The Senate alleges NNPC used the fund to subside the price of imported petrol without the house’s approval, the lawmakers said.
Fuel subsidies are a contentious issue in Nigeria, where prices are kept artificially low at N145 ($0.48) per litre, often as a populist tool.
That has meant that as fuel prices increase globally, it has become unprofitable for private petrol marketers to import, forcing NNPC to step in to prevent major shortages.
However, state oil firm money spent on subsidies is meant to be included in Nigeria’s national budget, subject to approval by the national assembly.
The Senate President, Bukola Saraki, said parliament would set up a committee to look into the issue.

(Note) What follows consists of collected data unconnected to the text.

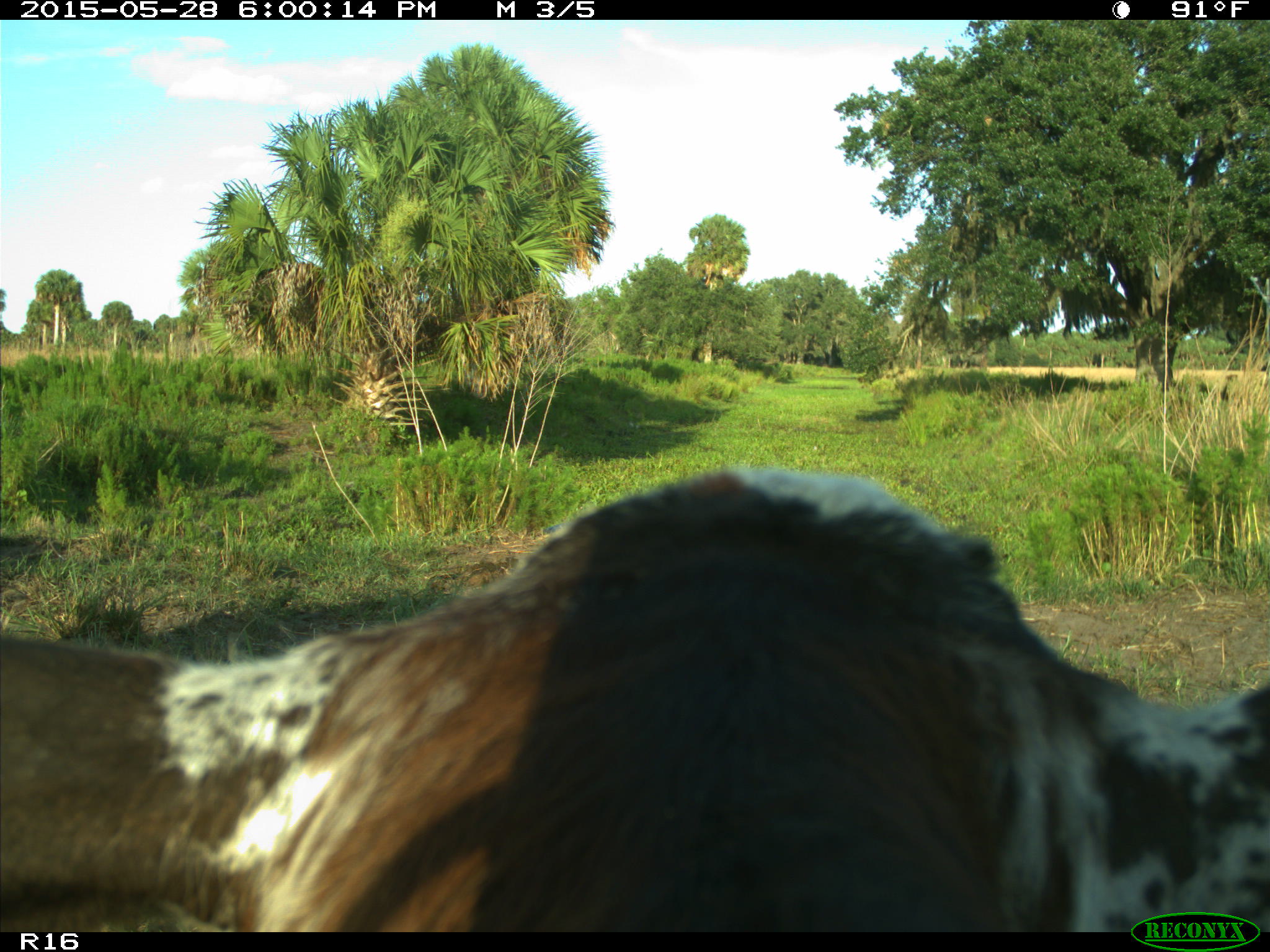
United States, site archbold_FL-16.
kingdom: Animalia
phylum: Chordata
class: Mammalia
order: Artiodactyla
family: Bovidae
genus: Bos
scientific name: Bos taurus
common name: domestic cow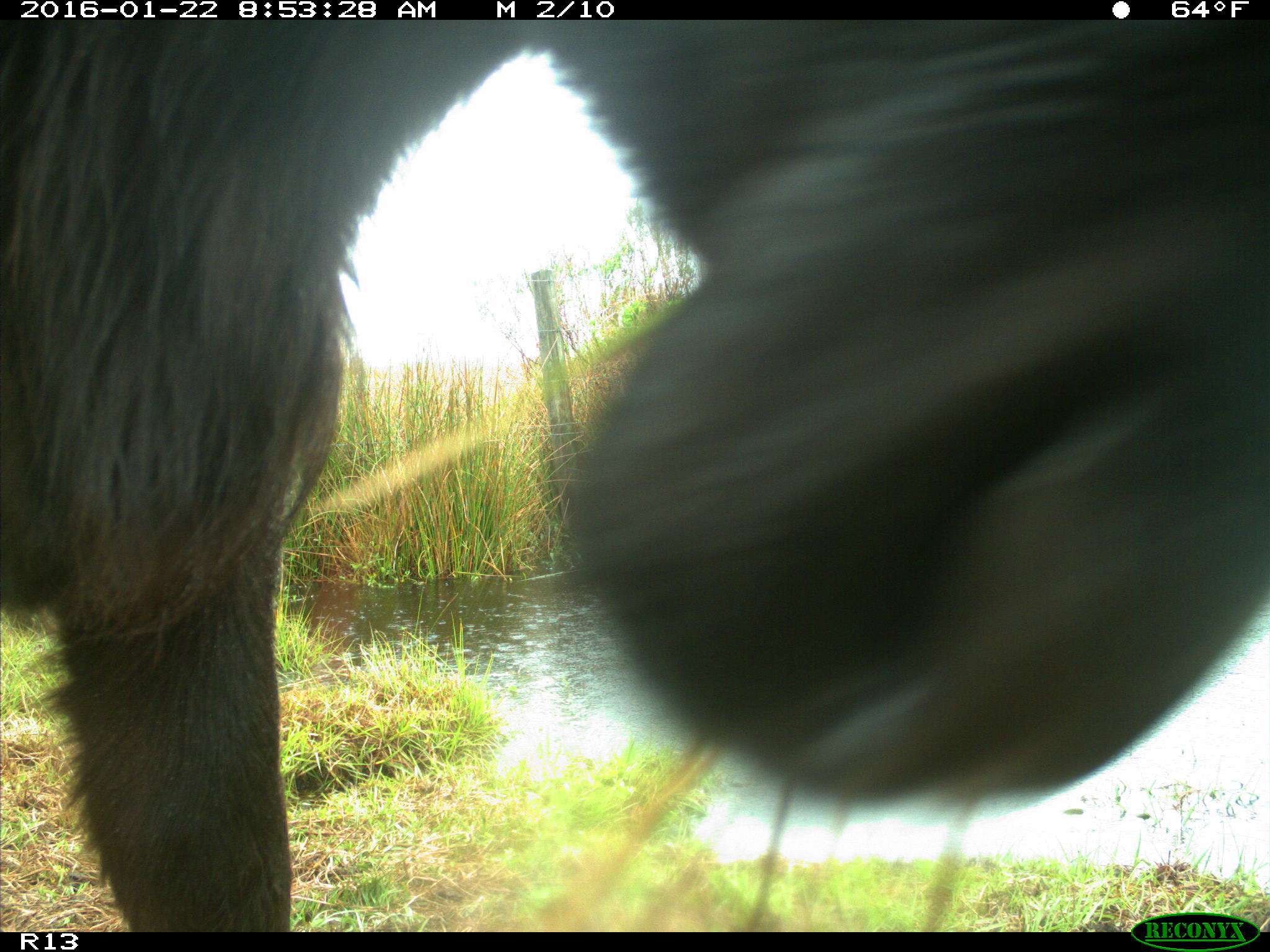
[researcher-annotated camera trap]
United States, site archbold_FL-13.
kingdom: Animalia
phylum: Chordata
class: Mammalia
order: Artiodactyla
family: Bovidae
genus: Bos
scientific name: Bos taurus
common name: domestic cow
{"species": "Bos taurus (domestic cow)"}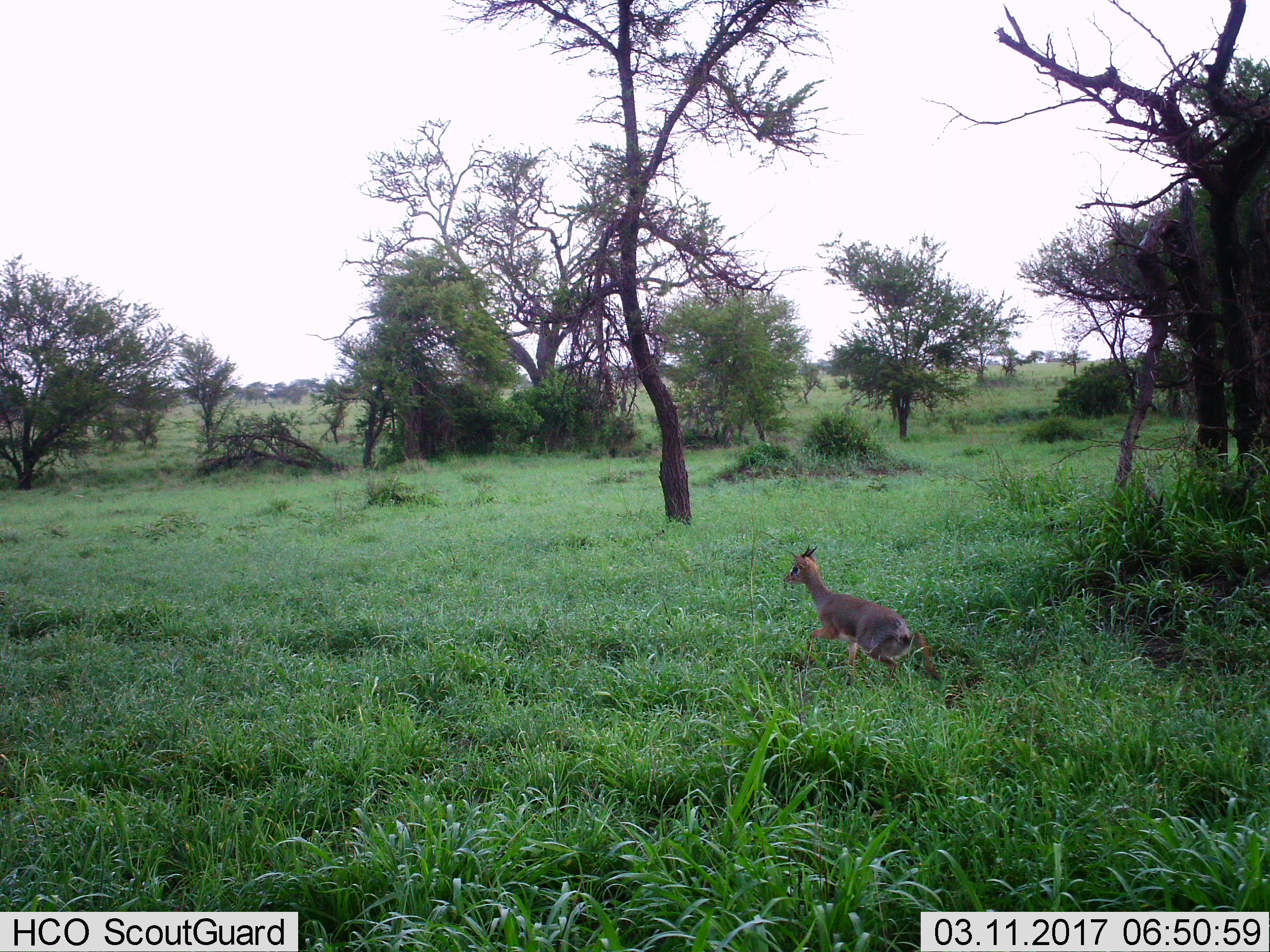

A spokesman for NNPC said the oil company would await a decision from lawmakers and then decide how to respond.
“We have to call for the resolution (by the Senate), analyse it and respond accordingly,” he said.
In April, the Senate said the state oil firm illegally paid 216 billion naira ($707 million) in fuel subsidies in 2017, which should be reimbursed to the government.
Fuel shortages are a recurrent issue in Nigeria’s energy sector due to the country’s limited refining base and its cap on prices. This often creates long queues lasting hours at petrol stations whenever there is talk of fuel price increases.
But the NNPC has denied being in possession of $3.5 billion subsidy fund.
In a statement in Abuja, the corporation’s Group General Manager, Group Public Affairs Division, Mr. Ndu Ughamadu, explained that at the peak of the shortage of products supply at the close of last year, the National Assembly asked the NNPC to do everything possible to overcome the challenge.
Ughamadu revealed that the NNPC initiated the move to raise a revolving fund of $1.05 billion, since the corporation was, and still is, the sole importer and supplier of white products in the country.
The NNPC spokesman said ever since, the fund had been domiciled in the Central Bank of Nigeria, saying at no time was it in the custody of the NNPC. Ughamadu said the fund, dubbed the National Fuel Support Fund, had been jointly managed by the NNPC, the Central Bank of Nigeria (CBN), the Federal Ministry of Finance, the Petroleum Products Pricing Regulatory Agency (PPPRA), Office of the Accountant General of the Federation, (OAGF), the Department of Petroleum Resources (DPR), and the Petroleum Equalization Fund (PEF).
Ughamadu clarified that the NNPC did not independently spend a dime of the fund which he said was to ensure stability in the petroleum products supply in the country.